6 Damning Things Jinder Mahal's Title Reign Says About WWE
4. Artistry Is Dead
Jinder Mahal's push is the most cynical in modern WWE history. It wasn't done to elevate the product's artistic qualities, but to increase profits and raise interest in a foreign market. It reveals the true, depressing nature of WWE's list of priorities.
We already knew that the company don't value match quality, but Jinder's reign really hammers this home. He's a subpar worker whose big title defences have dragged each of his opponents down to his level (seriously, name a worse Shinsuke Nakamura match than his SummerSlam title shot), and lean heavily on The Singh Brothers' bumping talents to hide his deficiencies.

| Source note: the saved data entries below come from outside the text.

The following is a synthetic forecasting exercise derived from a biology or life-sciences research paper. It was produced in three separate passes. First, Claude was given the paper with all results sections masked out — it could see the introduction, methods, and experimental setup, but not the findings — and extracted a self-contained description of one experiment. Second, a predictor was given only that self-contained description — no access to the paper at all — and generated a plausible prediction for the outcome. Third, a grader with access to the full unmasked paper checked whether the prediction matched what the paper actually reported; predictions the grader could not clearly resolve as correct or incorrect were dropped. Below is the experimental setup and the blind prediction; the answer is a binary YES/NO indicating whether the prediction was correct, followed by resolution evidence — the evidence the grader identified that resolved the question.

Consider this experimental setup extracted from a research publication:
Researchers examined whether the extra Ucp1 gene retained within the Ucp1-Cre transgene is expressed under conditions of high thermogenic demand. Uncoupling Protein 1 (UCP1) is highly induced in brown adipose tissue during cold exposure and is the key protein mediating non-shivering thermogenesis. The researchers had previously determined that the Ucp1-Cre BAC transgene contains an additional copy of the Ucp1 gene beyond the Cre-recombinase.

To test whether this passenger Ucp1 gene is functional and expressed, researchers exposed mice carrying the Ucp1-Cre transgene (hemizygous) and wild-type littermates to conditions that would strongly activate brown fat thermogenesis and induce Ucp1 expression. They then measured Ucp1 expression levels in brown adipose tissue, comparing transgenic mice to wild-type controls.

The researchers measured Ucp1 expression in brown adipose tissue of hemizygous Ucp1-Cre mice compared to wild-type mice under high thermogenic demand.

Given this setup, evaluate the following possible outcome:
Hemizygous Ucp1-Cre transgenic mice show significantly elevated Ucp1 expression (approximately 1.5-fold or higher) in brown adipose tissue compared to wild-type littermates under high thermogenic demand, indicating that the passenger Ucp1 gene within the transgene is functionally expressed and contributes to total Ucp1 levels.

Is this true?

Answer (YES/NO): NO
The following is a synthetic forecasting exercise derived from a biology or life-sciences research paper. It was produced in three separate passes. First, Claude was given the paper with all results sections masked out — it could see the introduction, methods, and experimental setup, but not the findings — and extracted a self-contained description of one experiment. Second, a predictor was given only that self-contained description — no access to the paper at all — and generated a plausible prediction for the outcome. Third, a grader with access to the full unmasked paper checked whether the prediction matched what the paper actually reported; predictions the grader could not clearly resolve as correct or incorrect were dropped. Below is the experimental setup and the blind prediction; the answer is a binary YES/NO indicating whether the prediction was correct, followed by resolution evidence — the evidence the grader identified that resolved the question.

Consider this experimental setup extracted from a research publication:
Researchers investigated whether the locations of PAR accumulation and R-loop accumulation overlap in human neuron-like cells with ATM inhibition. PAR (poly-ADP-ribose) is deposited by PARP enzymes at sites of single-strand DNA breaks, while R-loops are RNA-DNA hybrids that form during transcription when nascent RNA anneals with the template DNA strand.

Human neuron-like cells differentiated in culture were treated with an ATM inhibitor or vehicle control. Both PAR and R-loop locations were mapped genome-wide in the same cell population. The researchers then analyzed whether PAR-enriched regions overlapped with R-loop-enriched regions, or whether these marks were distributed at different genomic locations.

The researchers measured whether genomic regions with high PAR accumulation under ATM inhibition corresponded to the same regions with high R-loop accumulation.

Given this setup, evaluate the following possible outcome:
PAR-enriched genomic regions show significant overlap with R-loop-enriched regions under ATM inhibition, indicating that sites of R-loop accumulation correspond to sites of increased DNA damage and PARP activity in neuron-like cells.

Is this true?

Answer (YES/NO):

Storytelling clearly isn't important either, as Jinder seemingly went from lifelong jobber to PPV main eventer overnight, with no build at all. Character direction is trivial, too: why else would WWE saddle their supposed top champion with such a derivative gimmick?
None of this should be surprising, though. They're out to make money rather than create meaningful content, and while the latter should theoretically lead to the former, WWE's decision-makers aren't wired that way. The company increasingly resembles a soulless revenue-generation machine in 2017, and this is one of many reasons why keeping them at arm's length is integral to enjoying the modern product.